____ Excerpted text

Weekend Updates

We’ve had a lot of good weather lately, and because of that we’ve been working outside every possible minute.  It’s led to a lot of progress, and also a lot of exhaustion.  Exhaustion does not make for enthusiastic blogging, and hence the lack of blog posts this past couple weeks.  But, mea culpas aside, we’re back to posting!  So here’s what you’ve missed.

Roof

Last time I posted about the roof, I was lamenting all the troubles we’d been having: shingle delivery delays, roll-off dumpster mis-communications, freak rainstorms, and so on.  Since then, all the old shingles have come off the roof, the dumpster is gone, and it’s been all roofing all the time.  As I type this, we are almost done putting the shingles on the west roof over the upstairs bedroom.  I’ve learned a lot about roofing lately, and am pretty proud of myself that I’ve been able to keep up with all the steps involved.  In fact, my ability to climb up onto the ridge seems to have been rather useful throughout all this (see below).

Me tapping in plastic-capped nails to secure the underlayment at the roof ridge. Note the weather for these past few days of roofing have been nothing short of perfect. (photo credit: my dad's cell phone)

With all that’s gone wrong in this project, we have had one major thing go right: the materials we bought.  Specifically, I’m going to give a DIY-er endorsement of the underlayment material you can see in the photo above.  We were tipped off early in the purchasing process to look into something called “synthetic felt” over traditional felt because of increased durability and water-resistance.  The product we bought is called PermaFelt, and superior specifications aside, my favorite thing about it is the tack of the surface.  I can shimmy all around the roof on this stuff without ever slipping or even feeling like I might slip. Considering how steep this section of the roof is, and my inexperience climbing on roofs, that added benefit was totally worth the slightly higher cost.

________

[Task statement]:
Continue the blog post about the roofing project from the point where it stops.

____ Data extract

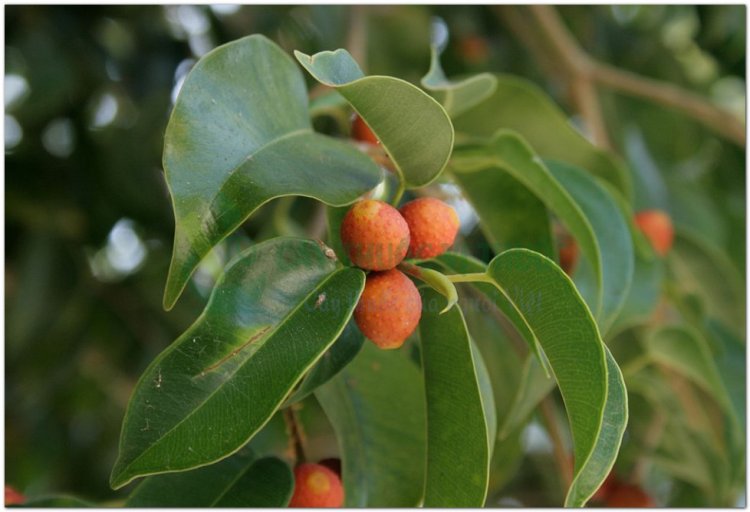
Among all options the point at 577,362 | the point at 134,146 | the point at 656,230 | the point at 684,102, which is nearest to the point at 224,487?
the point at 577,362

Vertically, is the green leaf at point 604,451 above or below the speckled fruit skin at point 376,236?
below

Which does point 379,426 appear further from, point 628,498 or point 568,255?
point 628,498

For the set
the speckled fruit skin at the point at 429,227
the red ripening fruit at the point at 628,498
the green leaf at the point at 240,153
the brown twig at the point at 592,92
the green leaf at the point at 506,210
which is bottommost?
the red ripening fruit at the point at 628,498

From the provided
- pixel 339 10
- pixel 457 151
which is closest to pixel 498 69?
pixel 339 10

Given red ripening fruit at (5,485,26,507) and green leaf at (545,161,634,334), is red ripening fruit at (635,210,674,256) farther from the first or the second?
red ripening fruit at (5,485,26,507)

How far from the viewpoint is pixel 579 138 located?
1013 mm

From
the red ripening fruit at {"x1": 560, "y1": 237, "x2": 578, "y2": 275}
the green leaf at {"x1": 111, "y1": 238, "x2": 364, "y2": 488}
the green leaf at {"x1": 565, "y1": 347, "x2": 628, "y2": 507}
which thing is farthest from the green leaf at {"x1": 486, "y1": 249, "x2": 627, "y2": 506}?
the red ripening fruit at {"x1": 560, "y1": 237, "x2": 578, "y2": 275}

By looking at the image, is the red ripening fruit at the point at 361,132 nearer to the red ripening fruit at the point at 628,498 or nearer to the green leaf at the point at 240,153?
the green leaf at the point at 240,153

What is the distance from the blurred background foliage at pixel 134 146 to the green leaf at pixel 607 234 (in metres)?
0.63

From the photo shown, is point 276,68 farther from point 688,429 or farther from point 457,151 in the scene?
point 688,429

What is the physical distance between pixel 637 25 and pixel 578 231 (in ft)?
4.42

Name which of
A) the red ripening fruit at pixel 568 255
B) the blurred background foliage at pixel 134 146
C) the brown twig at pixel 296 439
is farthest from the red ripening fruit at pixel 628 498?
the brown twig at pixel 296 439

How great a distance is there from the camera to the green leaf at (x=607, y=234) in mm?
781

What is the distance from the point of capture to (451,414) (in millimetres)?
632
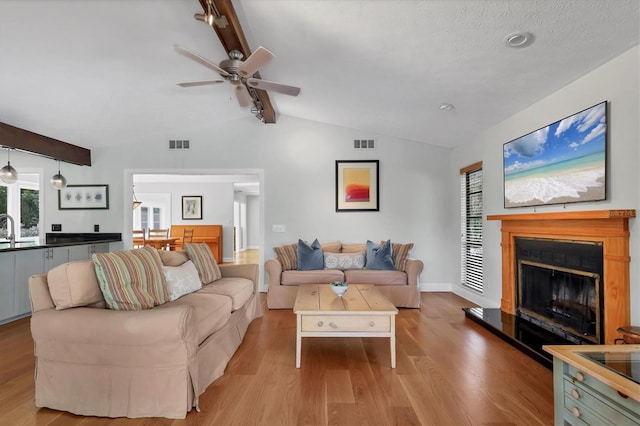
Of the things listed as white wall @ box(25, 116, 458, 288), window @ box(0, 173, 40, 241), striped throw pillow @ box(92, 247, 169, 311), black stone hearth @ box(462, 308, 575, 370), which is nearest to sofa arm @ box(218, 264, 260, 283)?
striped throw pillow @ box(92, 247, 169, 311)

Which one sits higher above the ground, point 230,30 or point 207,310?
point 230,30

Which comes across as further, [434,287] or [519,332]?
[434,287]

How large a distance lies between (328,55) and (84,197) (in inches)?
194

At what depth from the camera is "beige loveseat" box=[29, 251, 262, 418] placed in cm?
184

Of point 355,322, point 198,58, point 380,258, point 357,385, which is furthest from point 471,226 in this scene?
point 198,58

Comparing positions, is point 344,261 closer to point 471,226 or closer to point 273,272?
point 273,272

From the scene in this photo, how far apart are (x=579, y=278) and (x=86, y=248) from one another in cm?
615

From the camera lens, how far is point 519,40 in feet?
7.82

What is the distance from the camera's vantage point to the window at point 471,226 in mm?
4535

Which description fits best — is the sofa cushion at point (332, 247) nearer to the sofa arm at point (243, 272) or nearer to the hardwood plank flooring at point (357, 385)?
the sofa arm at point (243, 272)

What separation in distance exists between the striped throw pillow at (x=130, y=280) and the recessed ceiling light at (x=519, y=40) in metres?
3.28

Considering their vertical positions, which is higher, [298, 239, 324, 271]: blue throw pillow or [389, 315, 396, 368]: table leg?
[298, 239, 324, 271]: blue throw pillow

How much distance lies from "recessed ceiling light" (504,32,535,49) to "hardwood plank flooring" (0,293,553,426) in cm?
252

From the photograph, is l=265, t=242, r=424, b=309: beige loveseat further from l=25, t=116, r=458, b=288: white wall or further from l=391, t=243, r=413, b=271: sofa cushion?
l=25, t=116, r=458, b=288: white wall
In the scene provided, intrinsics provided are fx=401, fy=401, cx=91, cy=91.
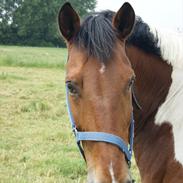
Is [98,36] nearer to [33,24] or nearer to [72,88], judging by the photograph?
[72,88]

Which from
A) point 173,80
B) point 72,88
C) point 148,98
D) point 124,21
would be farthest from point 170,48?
point 72,88

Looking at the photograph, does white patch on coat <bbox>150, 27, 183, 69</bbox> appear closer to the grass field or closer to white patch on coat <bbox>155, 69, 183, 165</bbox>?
white patch on coat <bbox>155, 69, 183, 165</bbox>

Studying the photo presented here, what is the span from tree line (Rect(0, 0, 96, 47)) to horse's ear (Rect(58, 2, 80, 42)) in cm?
4759

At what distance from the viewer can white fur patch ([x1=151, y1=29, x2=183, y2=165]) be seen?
2977mm

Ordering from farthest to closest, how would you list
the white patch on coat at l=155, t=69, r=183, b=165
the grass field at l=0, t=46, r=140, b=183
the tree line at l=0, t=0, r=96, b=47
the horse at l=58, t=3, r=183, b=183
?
the tree line at l=0, t=0, r=96, b=47 → the grass field at l=0, t=46, r=140, b=183 → the white patch on coat at l=155, t=69, r=183, b=165 → the horse at l=58, t=3, r=183, b=183

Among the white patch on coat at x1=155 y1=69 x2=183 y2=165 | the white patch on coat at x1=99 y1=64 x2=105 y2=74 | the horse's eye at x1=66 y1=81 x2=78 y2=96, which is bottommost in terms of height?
the white patch on coat at x1=155 y1=69 x2=183 y2=165

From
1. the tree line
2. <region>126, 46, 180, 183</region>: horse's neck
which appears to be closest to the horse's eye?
<region>126, 46, 180, 183</region>: horse's neck

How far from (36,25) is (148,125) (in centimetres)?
5061

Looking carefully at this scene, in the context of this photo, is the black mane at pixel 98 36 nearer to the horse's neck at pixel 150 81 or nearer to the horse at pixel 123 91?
the horse at pixel 123 91

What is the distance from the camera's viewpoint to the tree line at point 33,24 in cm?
5097

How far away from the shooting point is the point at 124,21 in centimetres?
265

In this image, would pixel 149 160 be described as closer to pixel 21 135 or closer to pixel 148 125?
pixel 148 125

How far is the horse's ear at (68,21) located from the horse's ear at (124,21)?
0.26m

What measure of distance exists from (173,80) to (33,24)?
50.5 meters
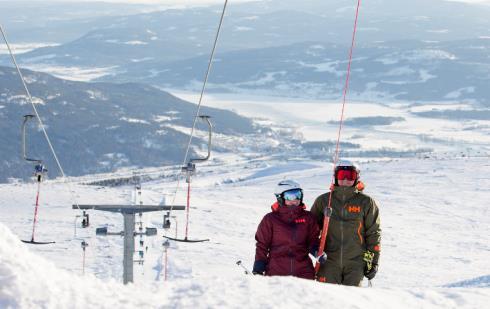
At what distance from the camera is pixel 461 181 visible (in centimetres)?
4559

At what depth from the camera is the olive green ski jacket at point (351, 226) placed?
6.68 m

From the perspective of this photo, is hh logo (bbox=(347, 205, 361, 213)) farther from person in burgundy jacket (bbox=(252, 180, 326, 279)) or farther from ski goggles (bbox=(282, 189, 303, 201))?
ski goggles (bbox=(282, 189, 303, 201))

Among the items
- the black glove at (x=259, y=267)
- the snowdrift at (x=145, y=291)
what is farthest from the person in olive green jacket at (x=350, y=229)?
the snowdrift at (x=145, y=291)

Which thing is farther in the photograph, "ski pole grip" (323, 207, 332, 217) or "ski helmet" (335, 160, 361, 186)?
"ski helmet" (335, 160, 361, 186)

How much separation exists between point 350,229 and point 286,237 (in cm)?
60

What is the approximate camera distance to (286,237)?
6.52 m

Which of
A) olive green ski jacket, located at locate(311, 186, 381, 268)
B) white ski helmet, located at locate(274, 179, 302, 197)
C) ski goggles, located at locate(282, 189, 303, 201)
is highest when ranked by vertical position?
white ski helmet, located at locate(274, 179, 302, 197)

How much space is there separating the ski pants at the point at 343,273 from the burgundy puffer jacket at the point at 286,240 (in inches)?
11.8

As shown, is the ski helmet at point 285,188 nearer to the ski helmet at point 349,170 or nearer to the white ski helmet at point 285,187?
the white ski helmet at point 285,187

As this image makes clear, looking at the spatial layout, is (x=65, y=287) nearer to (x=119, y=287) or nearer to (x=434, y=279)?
(x=119, y=287)

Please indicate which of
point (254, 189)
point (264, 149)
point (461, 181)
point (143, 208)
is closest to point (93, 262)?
point (143, 208)

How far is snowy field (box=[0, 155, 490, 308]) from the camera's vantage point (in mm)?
4906

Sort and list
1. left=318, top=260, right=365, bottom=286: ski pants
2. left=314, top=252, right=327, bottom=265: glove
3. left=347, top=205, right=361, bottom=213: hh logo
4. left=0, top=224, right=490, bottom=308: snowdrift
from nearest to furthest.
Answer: left=0, top=224, right=490, bottom=308: snowdrift, left=314, top=252, right=327, bottom=265: glove, left=347, top=205, right=361, bottom=213: hh logo, left=318, top=260, right=365, bottom=286: ski pants

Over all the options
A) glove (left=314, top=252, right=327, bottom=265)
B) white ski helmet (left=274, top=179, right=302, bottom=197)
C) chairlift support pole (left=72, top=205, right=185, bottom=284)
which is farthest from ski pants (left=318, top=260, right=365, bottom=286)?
chairlift support pole (left=72, top=205, right=185, bottom=284)
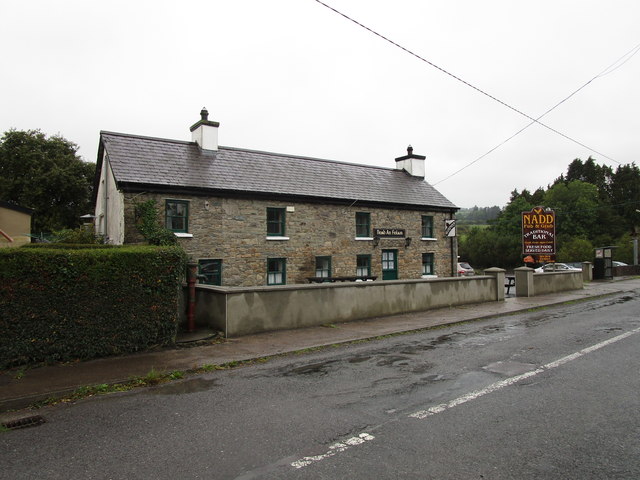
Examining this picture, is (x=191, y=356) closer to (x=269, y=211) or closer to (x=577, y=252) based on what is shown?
(x=269, y=211)

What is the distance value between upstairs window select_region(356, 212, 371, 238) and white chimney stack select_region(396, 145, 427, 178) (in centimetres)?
647

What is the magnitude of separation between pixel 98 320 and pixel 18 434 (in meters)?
3.15

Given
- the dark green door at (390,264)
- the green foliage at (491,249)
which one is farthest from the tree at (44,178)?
the green foliage at (491,249)

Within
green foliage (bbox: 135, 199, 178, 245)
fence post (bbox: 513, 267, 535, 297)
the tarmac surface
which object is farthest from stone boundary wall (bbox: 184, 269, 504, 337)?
fence post (bbox: 513, 267, 535, 297)

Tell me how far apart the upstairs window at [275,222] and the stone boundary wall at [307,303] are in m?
7.17

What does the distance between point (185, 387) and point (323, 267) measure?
1401cm

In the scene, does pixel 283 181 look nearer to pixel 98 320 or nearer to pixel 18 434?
pixel 98 320

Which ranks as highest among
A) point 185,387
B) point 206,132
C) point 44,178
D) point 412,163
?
point 44,178

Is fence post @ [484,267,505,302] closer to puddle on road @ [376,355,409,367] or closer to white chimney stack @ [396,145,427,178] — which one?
puddle on road @ [376,355,409,367]

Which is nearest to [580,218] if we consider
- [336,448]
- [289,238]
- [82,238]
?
[289,238]

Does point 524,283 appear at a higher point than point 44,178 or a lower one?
lower

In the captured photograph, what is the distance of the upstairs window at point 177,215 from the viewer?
16406mm

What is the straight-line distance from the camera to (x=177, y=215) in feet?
54.3

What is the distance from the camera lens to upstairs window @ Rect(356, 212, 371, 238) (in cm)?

________

[Answer for the task]:
Yard Work

The roof section we’re working on faces west, which means that around 3:00pm the sun is shining directly onto it and humans should not be up there (or they will become melted humans).  So, my strategy lately has been that, as soon as the sun hits that human-melting spot in the sky, I find work to do on the east side of any structure available.  This week, that area was the back side of the garage.  Now, a number of weeks ago I pulled a ton of weeds out of here because I had discovered (painfully) that a particularly nasty patch of stinging nettles had taken up residence.  But after doing that, it was looking pretty dismal:

Behind the garage: before. This is actually more of a "during" than a "before," since I had already cleared the weeds before I remembered to take a photo.

So it was off to the internet to find some supplies.  I nearly immediately found a guy on Craigslist selling some edging blocks for cheap, and then less than a week later a gal was giving away a whole bunch of landscaping fabric.  Easy-peasy.  After pulling the remaining weeds out, I ended up spending several hours pulling out shards of glass and other garbage from the soil, and then it was landscaping time.  Then it was pretty simple; essentially landscaping fabric, edging blocks, mulch.  Voila:

Behind the garage: after. I still need to figure out what I'm putting there, but at least this keeps the weeds from taking over again.

The mulch is actually from our property, from when we took out a bunch of shrubs and weedy trees this spring.  My dad borrowed his friend’s wood chipper, and while it’s not the highest-quality stuff around, it works great and smells amazing.  It’s also a big improvement because now I don’t have to worry about the neighbors (whose house is pretty much just out of frame in the above photo) accidentally stumbling onto our glass shard/stinging plant-ridden property and getting hurt.

Plumbing

During the rainy days, Paul and my dad have been piecing together the beginnings of our new plumbing system.  Basically, now that the old rusted pipes are out and replaced, they’ve been working to hook everything back up.  The pressure tank has been fixed and moved closer to the water main, in an area we’re considering closing in to create a “utility closet” at some point.

Water main/pressure tank set up.

Paul talked a lot about what all needs to happen in his previous post, so I won’t repeat that stuff.  I will say that this is another area I am completely ignorant of, so it’s been very interesting learning about it!  Likely, this will be Paul’s main project after the roof is done (probably still a couple weeks away).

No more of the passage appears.